The thing is who the hell do I even ask out? I can tell they're going to say no, I never get to that level where I can kind of induce they do want to go out with me.

Just focus on meeting women while doing activities you like and seeing who you like as a person. If they're friendly with you then ask them to go to a movie or get drinks or coffee or lunch or something. If she wants to spend more time with you one on one she'll say yes. You can also try making a smaller group of 4-5 people of both sexes and making plans to go out and do something. This will also put her in a smaller group with you. Literally just try harder to be social and make friends by doing literally anything outside of the house that interests you. I found my relationship by playing DnD online through roll20 so I guess you could try online too. But it's less intimate so it will take much longer to establish a friendship or anything more.

I know what you mean. The cards just weren't in our favor.

>I can tell they're going to say no
You don't actually know that. Are you a mind reader? You're rejecting yourself before the girl even gets a chance to decide. It's true though, most of them don't want to fuck you, but some will. I guarantee some woman will sit on your Master's degree 9-5 dick.

Anyway, if I managed to not kill myself after attaining wizardhood, you better not fucking kill yourself at 27 with a job and nothing but time to make your life better.

It's so hard to find girls in the things I like, though. I tried doing some summer sports to meet people but I just kinda fell into a depression and spent the summer going to the gym and swimming at the pool.

You're right but I can kinda tell that girls just aren't really interested in me as anything more than a friendly acquaintance. I actually am decent at smalltalk, it simply never gets nowhere

Also I guess I might get a girl simply off landing a decent job but I'd really rather have someone who likes me for me, if that even exists.

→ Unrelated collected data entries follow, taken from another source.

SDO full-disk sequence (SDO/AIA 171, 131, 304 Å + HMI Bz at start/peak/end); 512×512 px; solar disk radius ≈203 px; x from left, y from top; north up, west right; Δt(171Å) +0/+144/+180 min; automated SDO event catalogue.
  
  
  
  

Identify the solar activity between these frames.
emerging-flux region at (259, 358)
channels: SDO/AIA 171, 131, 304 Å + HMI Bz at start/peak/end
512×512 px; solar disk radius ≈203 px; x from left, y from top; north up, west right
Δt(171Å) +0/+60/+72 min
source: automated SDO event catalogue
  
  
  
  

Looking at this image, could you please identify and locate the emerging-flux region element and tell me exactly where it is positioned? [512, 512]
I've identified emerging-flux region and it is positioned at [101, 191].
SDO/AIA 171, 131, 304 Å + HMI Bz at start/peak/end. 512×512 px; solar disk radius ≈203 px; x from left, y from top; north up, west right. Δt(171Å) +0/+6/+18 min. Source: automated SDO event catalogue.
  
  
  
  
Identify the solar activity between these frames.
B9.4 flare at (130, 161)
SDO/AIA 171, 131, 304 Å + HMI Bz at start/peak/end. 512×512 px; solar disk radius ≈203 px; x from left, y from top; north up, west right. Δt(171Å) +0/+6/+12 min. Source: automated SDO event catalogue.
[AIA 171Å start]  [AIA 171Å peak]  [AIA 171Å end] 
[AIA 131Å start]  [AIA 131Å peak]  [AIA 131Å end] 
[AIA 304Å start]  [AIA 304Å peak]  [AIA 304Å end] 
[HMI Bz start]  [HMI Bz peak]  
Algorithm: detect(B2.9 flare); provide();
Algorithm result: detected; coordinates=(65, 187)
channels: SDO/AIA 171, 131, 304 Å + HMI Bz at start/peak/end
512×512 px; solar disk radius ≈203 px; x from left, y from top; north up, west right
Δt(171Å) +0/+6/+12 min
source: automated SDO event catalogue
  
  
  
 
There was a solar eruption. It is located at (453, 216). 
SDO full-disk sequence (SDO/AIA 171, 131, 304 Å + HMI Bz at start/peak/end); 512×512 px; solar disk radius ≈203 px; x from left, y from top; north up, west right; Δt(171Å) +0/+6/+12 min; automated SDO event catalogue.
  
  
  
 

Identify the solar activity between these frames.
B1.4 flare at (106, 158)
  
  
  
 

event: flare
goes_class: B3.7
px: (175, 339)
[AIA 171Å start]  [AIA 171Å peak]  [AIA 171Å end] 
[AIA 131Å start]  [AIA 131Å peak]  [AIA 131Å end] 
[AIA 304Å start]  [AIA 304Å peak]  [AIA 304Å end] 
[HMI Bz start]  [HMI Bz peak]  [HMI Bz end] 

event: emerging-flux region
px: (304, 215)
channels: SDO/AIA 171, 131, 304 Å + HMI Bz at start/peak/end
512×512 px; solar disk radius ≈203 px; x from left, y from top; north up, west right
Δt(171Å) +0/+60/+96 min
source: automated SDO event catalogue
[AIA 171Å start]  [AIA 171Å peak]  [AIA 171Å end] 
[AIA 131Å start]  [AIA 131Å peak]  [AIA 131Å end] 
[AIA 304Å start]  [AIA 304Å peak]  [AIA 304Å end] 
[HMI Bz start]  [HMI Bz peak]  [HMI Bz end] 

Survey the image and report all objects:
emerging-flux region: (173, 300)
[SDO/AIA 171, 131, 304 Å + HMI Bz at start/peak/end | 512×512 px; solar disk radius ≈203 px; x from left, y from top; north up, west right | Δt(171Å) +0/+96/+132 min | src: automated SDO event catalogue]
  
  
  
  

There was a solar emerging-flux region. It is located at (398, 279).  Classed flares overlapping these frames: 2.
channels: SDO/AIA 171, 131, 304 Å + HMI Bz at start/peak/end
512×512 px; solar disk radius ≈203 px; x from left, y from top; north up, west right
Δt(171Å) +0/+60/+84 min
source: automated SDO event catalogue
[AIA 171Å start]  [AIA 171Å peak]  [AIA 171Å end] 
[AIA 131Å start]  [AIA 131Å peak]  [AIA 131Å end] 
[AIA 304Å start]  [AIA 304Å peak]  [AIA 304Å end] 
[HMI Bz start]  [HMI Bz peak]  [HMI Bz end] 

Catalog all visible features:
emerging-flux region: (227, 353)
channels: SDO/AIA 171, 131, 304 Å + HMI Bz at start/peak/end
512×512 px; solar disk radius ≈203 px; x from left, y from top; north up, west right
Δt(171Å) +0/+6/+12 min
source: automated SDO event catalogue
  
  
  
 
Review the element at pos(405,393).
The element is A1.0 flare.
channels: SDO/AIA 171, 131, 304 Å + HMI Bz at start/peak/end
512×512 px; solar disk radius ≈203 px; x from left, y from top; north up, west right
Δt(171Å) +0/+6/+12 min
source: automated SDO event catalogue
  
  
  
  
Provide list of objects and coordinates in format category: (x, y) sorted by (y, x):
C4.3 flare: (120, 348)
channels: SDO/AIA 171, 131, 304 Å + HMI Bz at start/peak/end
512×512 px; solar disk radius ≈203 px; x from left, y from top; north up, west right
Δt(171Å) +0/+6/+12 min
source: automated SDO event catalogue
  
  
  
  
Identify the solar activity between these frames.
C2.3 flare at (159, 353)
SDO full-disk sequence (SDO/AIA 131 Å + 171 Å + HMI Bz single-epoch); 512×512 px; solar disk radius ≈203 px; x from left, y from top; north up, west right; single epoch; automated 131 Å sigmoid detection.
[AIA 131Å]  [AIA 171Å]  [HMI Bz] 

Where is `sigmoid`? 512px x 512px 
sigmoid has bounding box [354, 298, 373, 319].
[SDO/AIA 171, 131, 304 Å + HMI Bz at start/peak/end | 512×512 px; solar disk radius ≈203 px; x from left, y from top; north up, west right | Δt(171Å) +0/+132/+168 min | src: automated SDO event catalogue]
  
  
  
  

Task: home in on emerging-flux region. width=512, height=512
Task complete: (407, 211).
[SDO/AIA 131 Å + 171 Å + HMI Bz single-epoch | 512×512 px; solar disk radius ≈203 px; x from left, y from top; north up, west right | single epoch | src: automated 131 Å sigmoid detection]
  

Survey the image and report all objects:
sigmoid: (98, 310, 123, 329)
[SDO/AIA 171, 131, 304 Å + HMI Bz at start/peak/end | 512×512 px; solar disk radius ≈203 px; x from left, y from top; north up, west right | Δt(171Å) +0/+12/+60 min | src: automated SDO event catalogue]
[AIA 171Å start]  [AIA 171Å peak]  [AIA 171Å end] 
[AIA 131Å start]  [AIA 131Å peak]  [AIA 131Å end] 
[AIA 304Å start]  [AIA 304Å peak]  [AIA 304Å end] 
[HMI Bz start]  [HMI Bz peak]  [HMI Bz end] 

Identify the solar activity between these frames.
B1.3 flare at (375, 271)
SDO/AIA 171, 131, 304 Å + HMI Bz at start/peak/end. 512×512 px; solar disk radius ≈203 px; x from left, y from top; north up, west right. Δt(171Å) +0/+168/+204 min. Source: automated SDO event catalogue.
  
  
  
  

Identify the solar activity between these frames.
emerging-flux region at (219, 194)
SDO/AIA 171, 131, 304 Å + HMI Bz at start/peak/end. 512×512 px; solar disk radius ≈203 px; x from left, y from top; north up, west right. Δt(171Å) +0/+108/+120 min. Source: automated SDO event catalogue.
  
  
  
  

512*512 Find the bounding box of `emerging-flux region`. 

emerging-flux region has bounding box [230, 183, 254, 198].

Your self esteem is so obviously low in this post that I guarantee women pick up on it. You need to do whatever you need to in order to see yourself as a catch, and a man women would want to date. Plenty of people have jobs and degrees. What makes you unique? Put yourself in social situations that exemplify that.

You have your masters and work full time but are still ready to suicide about not having some whore girlfriend? Get your money. The cunt will eventually come.

Don’t be so hard on yourself OP, sure you’re a little behind on woman, but you’re way ahead in other aspects. I’m 25 and in my 2nd year of uni. Clearly you’re a smart guy, you’ve got a job, a degree, lots of things going for you. How foward are you being with these girls, have you ever actually tried to kiss one, or hold their hand, or even just say “I like you”?

It's just that I've been so lonely for so long it has really taken a toll on my self esteem. I would love to see myself as a catch but I don't really see what I have going for me. I just try to be a decent and nice person but not much else. I like doing sports and trekking

I'm not really very smart, I just went through college and that's that. My job is decent and has good prospects but that's just because my line of work has a lot of opportunities.

I held hands with a girl once or twice when I was like 16, and never again after that. Didn't ever work up the courage to ask her out or tell her I liked her either. I'd love to but just being alone with a girl I like gives me anxiety.

What's worse I'm really not a social media guy so I'm very behind on all this Snapchat tinder stuff, I'm bad enough in person but I'm even worse through text.

Sounds like you need to work on yourself for quite a bit. Instead of acting like a victim, do shrooms, dmt, or LSD at least once. This will let you look at yourself from an outsiders perspective. It sounds horrifying, but you need to face yourself. The biggest fears hold the greatest treasures. It requires bravery to do this, like a warrior faces their enemy. Only then can you change.